UN Secretary General Ban Ki-moon testing water for S. Korean presidency

February 2, 2015
(AP Photo/Eraldo Pere)

(AP Photo/Eraldo Pere)

By Jung Min-ho

U.N. Secretary General Ban Ki-moon is testing the water to decide whether to run for the presidency in 2017, a source at the U.N. said Sunday.

“Everyone close to him is convinced that he will run for president,” a high-ranking U.N. official, who chose not to disclose his identity, told The Korea Times.

Kim Won-soo, a trusted advisor from Ban’s days at the Ministry of Foreign Affairs, is leading exploratory efforts, shuttling to and from Seoul, he said.

The official said that Kim spent more time in Seoul recently after speculation over Ban’s potential candidacy began last year.

“It’s almost impossible he won’t (run),” said the official. “Do you think after retirement he will come back to Korea and do nothing?”

Yet the risk of entering Korean politics as a former U.N. chief is great, said the source.

“Secretary General Ban is one of the world’s leaders,” said the official. “If he loses, the new president is not going to send him as an ambassador to Washington D.C. because he wouldn’t take such a job.”

The source added that Ban’s ambitious aides in overseas and domestic politics are expected to affect his decision.

Ban’s second five-year term as U.N. chief is scheduled to end in December 2016.

After his name made headlines here regarding a potential bid for the presidency, Ban’s office said in November the rumors that he might stand to become head of state were unfounded, and that such speculation could hamper his role as an impartial international leader.

Yet he did not clarify whether he would run for the Korean presidency.

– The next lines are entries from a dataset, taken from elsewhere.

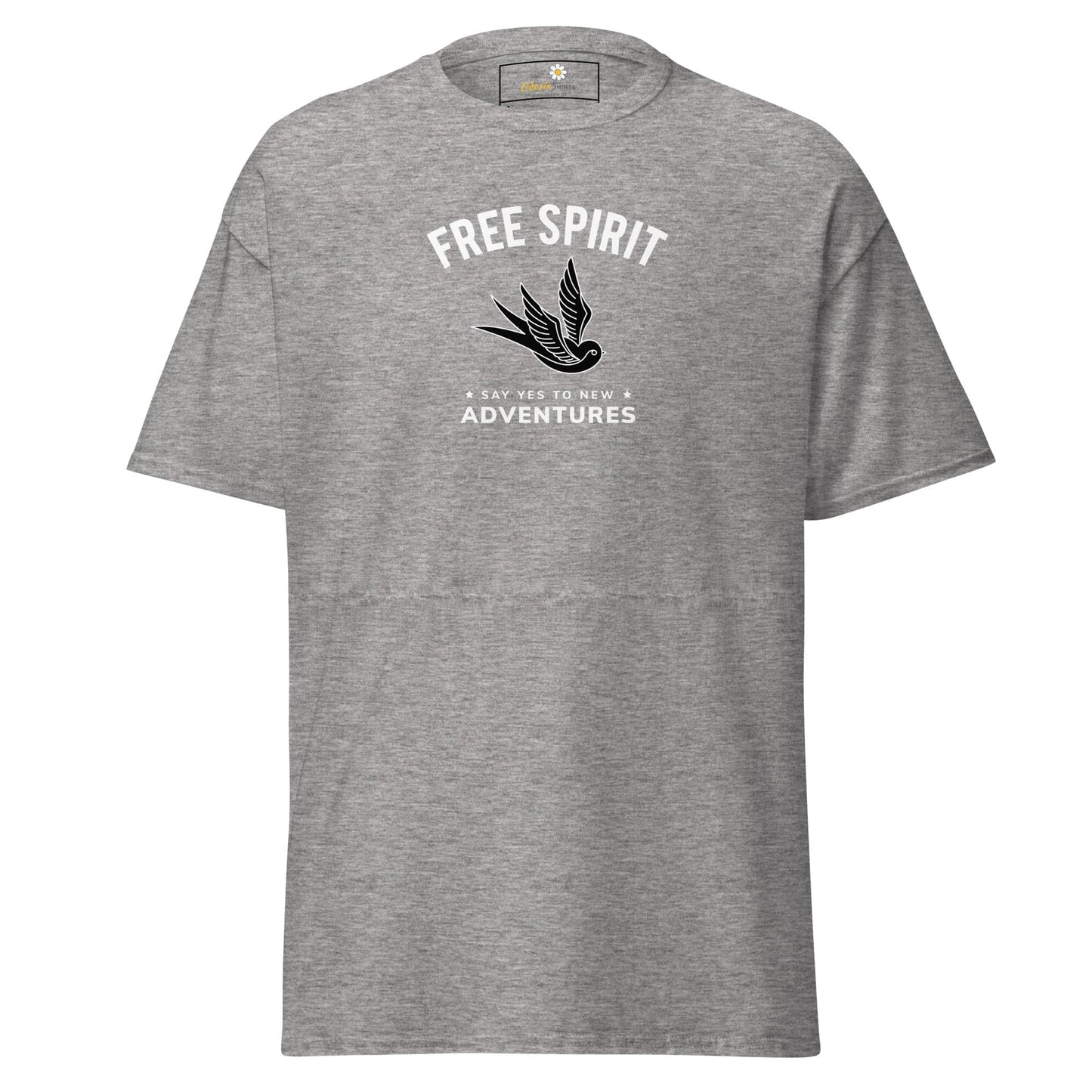 Unisex classic t-shirt - SPIRITUAL FREE SPIRIT SAY YES - REGULAR - Sport Grey / S
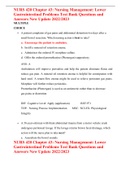 NURS 420 Chapter 43&colon; Nursing Management&colon; Lower Gastrointestinal Problems Test Bank Questions and Answers New Update 2022&sol;2023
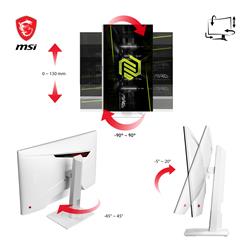 MSI MAG 274QRFW 27" 16:9 Rapid IPS Monitor 180Hz QHD Gaming Monitor(Open Box)
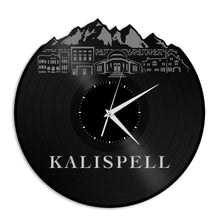 Kalispell MT Vinyl Wall Clock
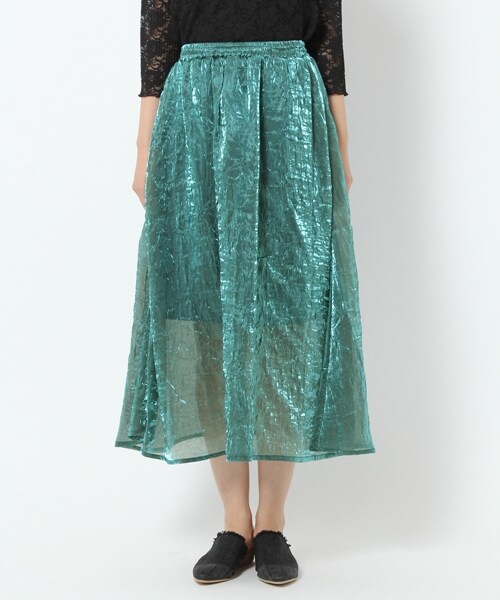 laboratory work（ラボラトリーワーク）の「メタリックシャイニースカート（スカート・ブラウン/ライトイエロー/ブルーグリーン）」の7枚目の写真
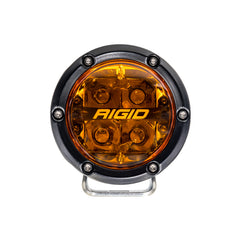 Rigid Industries 360-Series 4in SAE Fog w/ Amber PRO Lens - White (Pair)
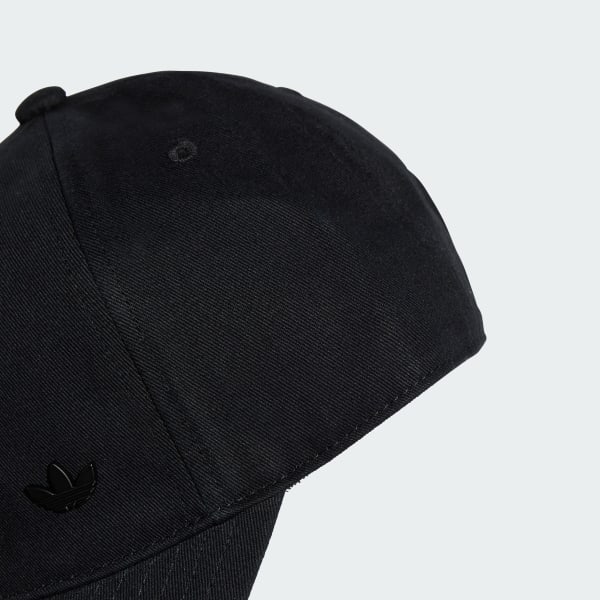 Negro Gorra Everyday Icons con Trefoil Metálico Tonalizado
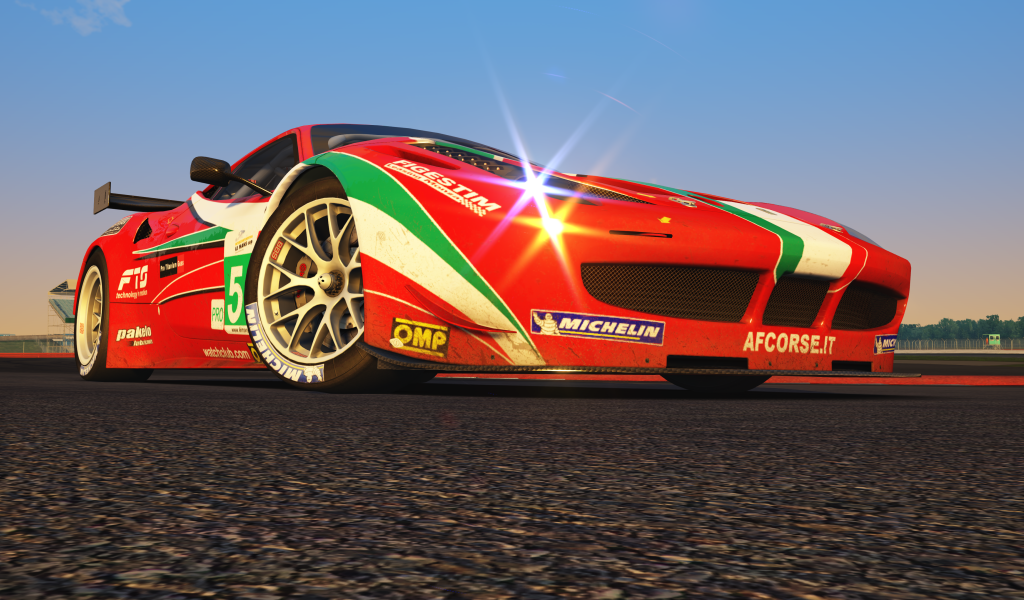 Красный Assetto Corsa в игре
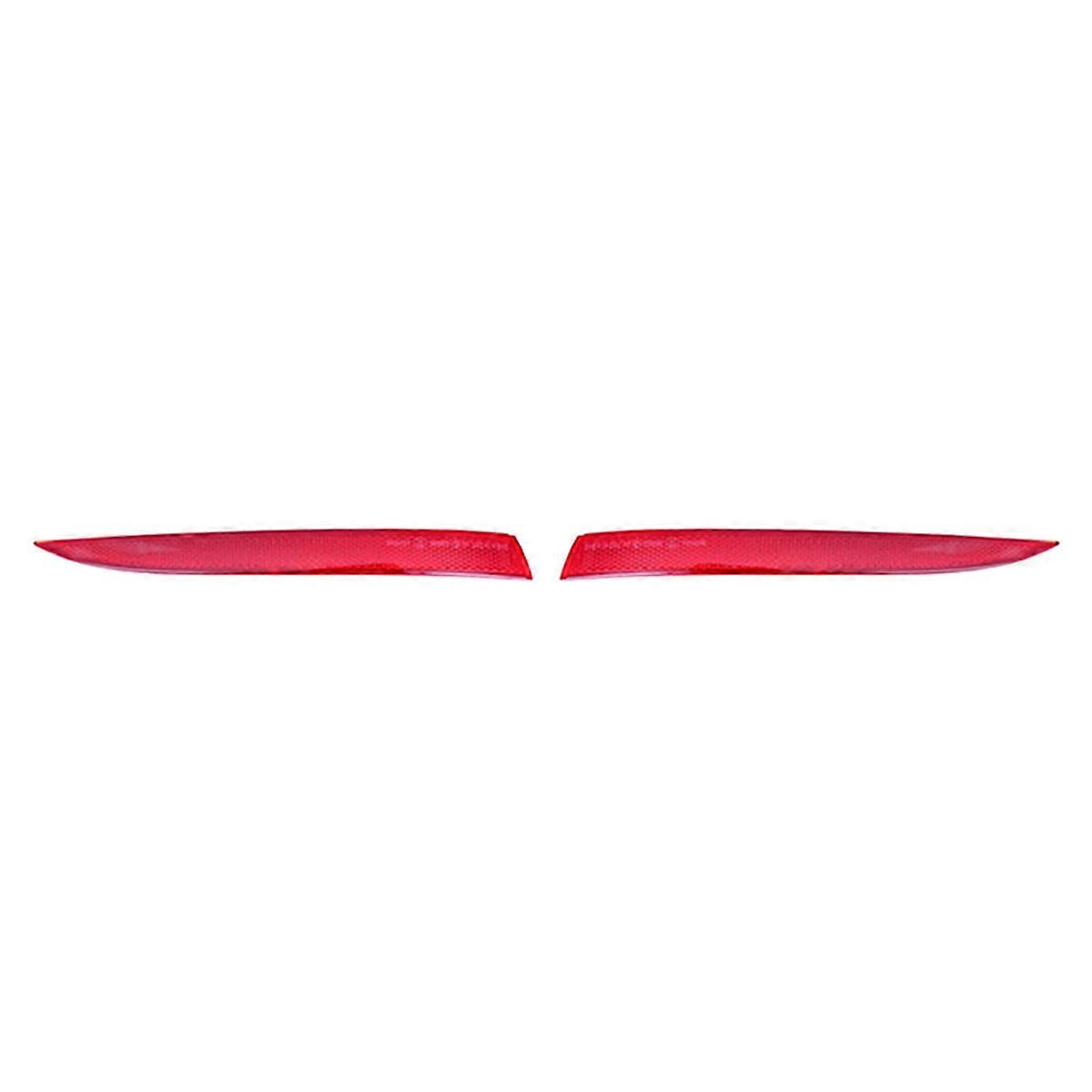 1Pair Rear Bumper Reflector Light Trim 63147342950 63147342949 for 7 Series G11 G12 2015-2021 730I 7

Former heads of the U.N. often become powerful figures in domestic politics after gaining international recognition.

After serving as the fourth U.N. secretary general from 1972 to 1981, Kurt Waldheim was elected as president of Austria and was in office from 1986 to 1992. Boutros Boutros Ghali, the sixth U.N. secretary general, also quickly emerged as a presidential aspirant in 2011, when Egypt was in turmoil in the aftermath of the ousting of strongman Hosni Mubarak.

A survey conducted in December by local pollster Ace Research & Consulting Group showed that support for Ban was 38.7 percent, far ahead of his potential rivals Rep. Moon Jae-in of the main opposition New Politics Alliance for Democracy (NPAD) with 9.8 percent, and Seoul Mayor Park Won-soon with 7.4 percent.

Without Ban, Park showed the highest level of support with 13.9 percent, followed by Moon (13.1 percent) and ruling Saenuri Party Chairman Kim Moo-sung (8.7 percent).

Lawmakers from both the ruling and main opposition parties have publicly discussed seeking Ban as their candidate, saying that his political orientation is more in sync with their policies.

Some experts say that people’s distrust of established politicians may be expressed in an outpouring of support for Ban, who has accumulated valuable experience by mediating various international conflicts as U.N. chief.

They say there is high public expectation of his potential ability to mitigate the nation’s deep-seated strife with neighboring countries, including North Korea.